- TASK DESCRIPTION -
Using the listing below, set down exactly the lines from the one that contains "Get 46% OFF" through the one that contains "Ice Cream Recipes", with no pictures.

GIVEN DATA START

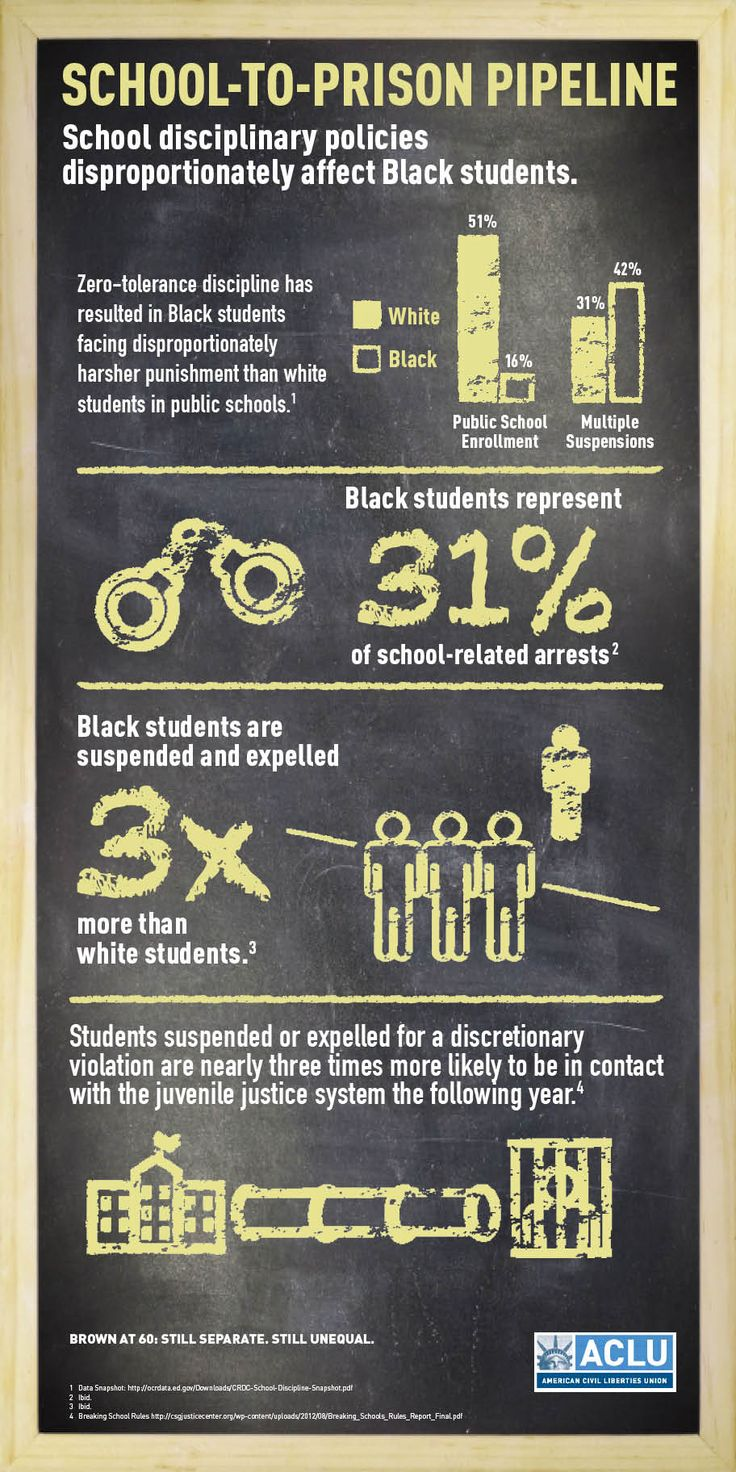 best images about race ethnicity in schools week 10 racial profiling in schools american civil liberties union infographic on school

GIVEN DATA END
GIVEN DATA START

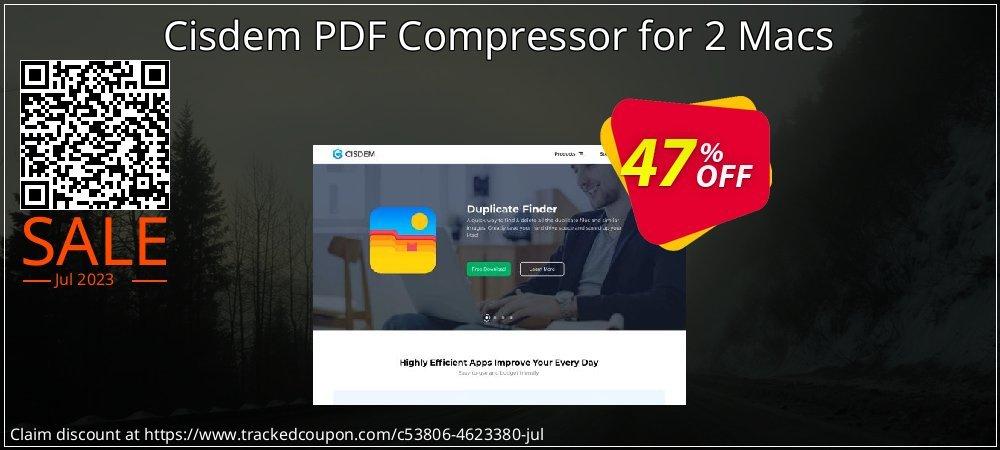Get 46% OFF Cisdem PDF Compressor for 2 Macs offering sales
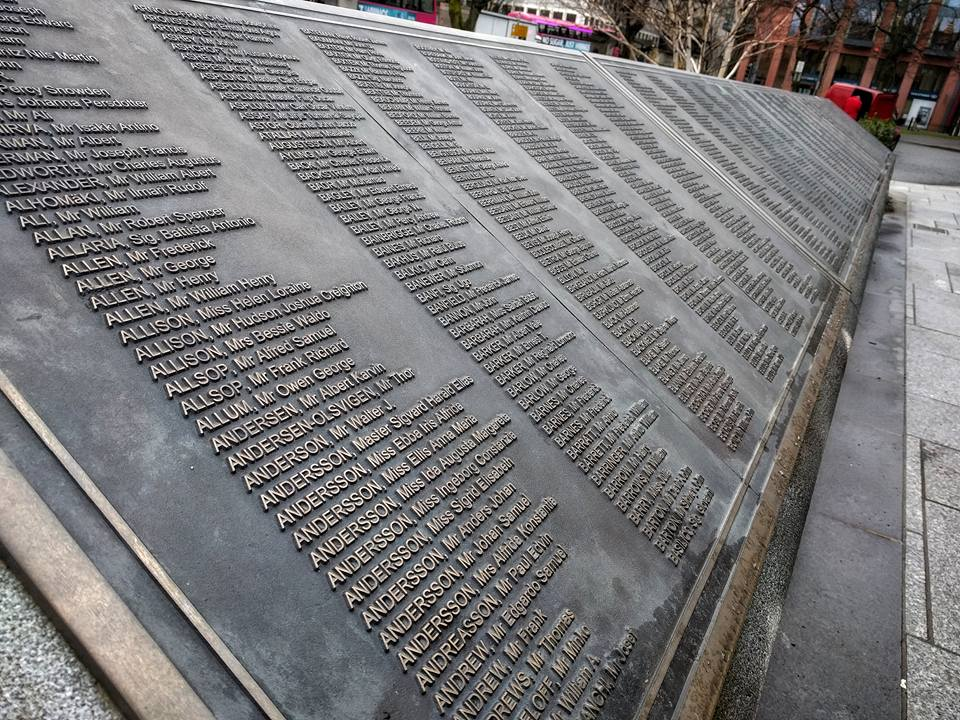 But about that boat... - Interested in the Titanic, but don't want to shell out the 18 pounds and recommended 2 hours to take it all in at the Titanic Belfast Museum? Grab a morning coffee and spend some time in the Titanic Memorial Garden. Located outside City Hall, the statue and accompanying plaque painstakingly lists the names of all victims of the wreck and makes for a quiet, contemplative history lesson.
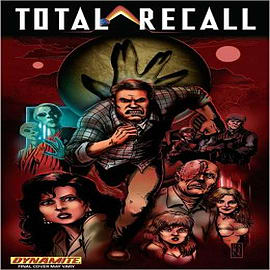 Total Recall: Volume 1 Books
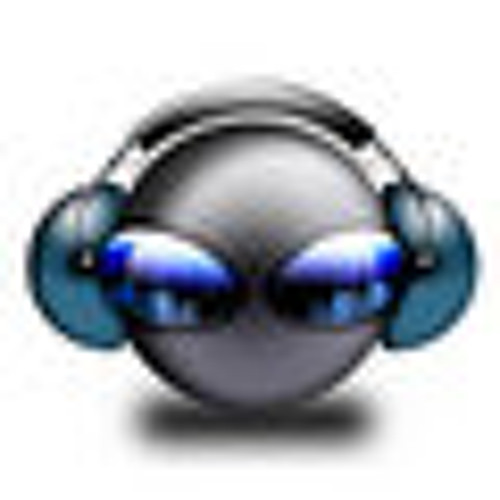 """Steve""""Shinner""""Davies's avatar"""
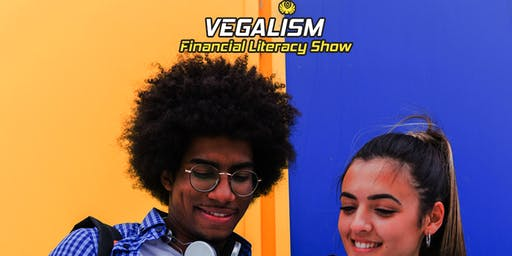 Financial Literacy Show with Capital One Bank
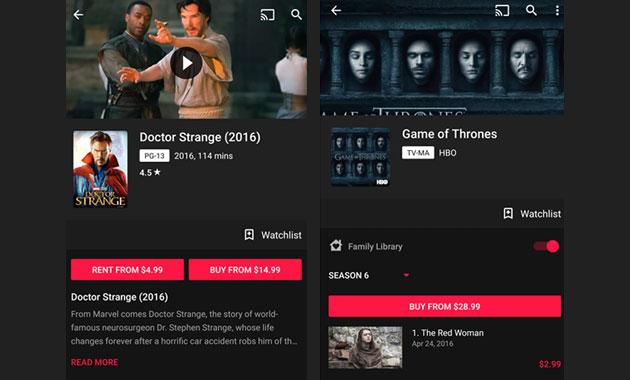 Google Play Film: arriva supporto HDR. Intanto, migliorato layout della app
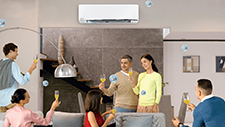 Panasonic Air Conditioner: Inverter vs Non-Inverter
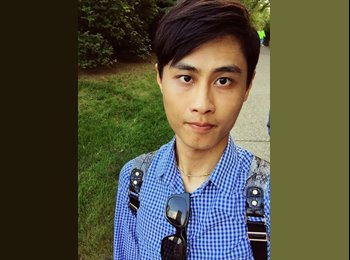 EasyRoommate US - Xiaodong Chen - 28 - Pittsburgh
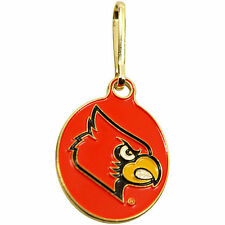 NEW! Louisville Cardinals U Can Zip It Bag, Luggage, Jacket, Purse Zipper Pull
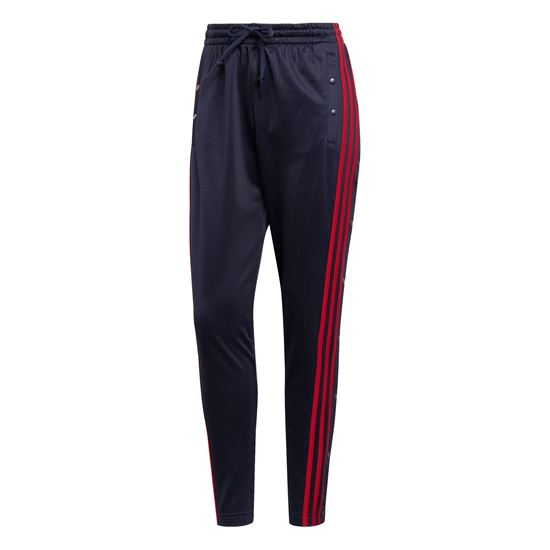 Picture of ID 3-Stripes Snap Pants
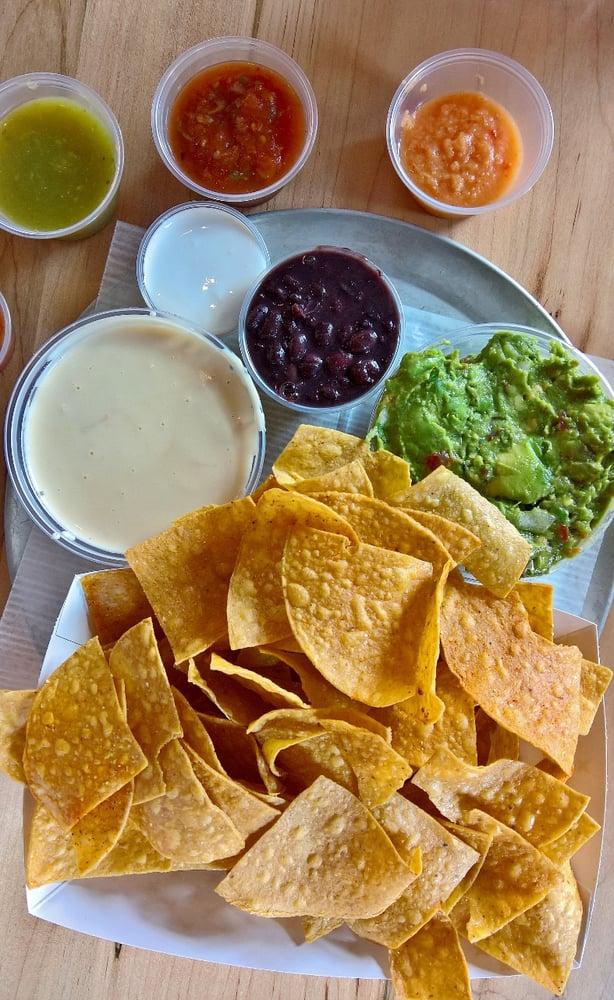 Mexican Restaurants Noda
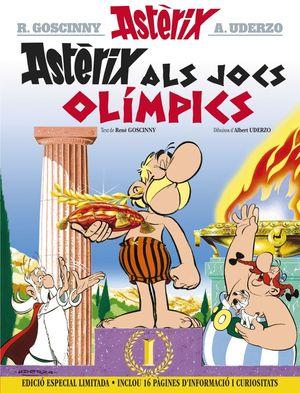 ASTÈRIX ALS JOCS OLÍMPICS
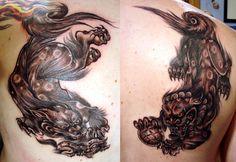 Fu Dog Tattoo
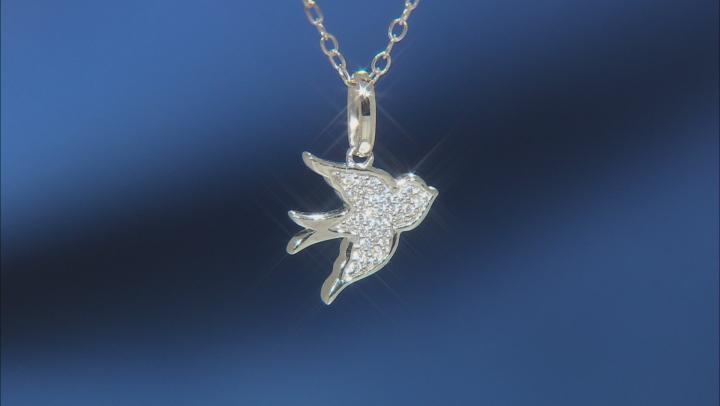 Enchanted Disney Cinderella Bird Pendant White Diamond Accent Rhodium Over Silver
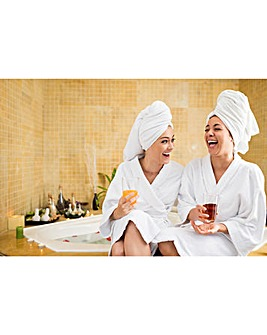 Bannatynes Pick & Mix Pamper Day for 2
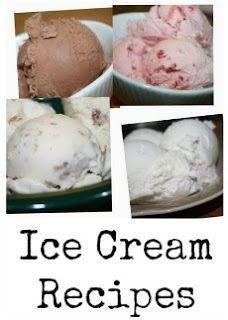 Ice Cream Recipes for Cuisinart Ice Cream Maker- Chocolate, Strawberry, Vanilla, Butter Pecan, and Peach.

GIVEN DATA END

- TASK RESULT -
Get 46% OFF Cisdem PDF Compressor for 2 Macs offering sales
 But about that boat... - Interested in the Titanic, but don't want to shell out the 18 pounds and recommended 2 hours to take it all in at the Titanic Belfast Museum? Grab a morning coffee and spend some time in the Titanic Memorial Garden. Located outside City Hall, the statue and accompanying plaque painstakingly lists the names of all victims of the wreck and makes for a quiet, contemplative history lesson.
 Total Recall: Volume 1 Books
 """Steve""""Shinner""""Davies's avatar"""
 Financial Literacy Show with Capital One Bank
 Google Play Film: arriva supporto HDR. Intanto, migliorato layout della app
 Panasonic Air Conditioner: Inverter vs Non-Inverter
 EasyRoommate US - Xiaodong Chen - 28 - Pittsburgh
 NEW! Louisville Cardinals U Can Zip It Bag, Luggage, Jacket, Purse Zipper Pull
 Picture of ID 3-Stripes Snap Pants
 Mexican Restaurants Noda
 ASTÈRIX ALS JOCS OLÍMPICS
 Fu Dog Tattoo
 Enchanted Disney Cinderella Bird Pendant White Diamond Accent Rhodium Over Silver
 Bannatynes Pick & Mix Pamper Day for 2
 Ice Cream Recipes for Cuisinart Ice Cream Maker- Chocolate, Strawberry, Vanilla, Butter Pecan, and Peach.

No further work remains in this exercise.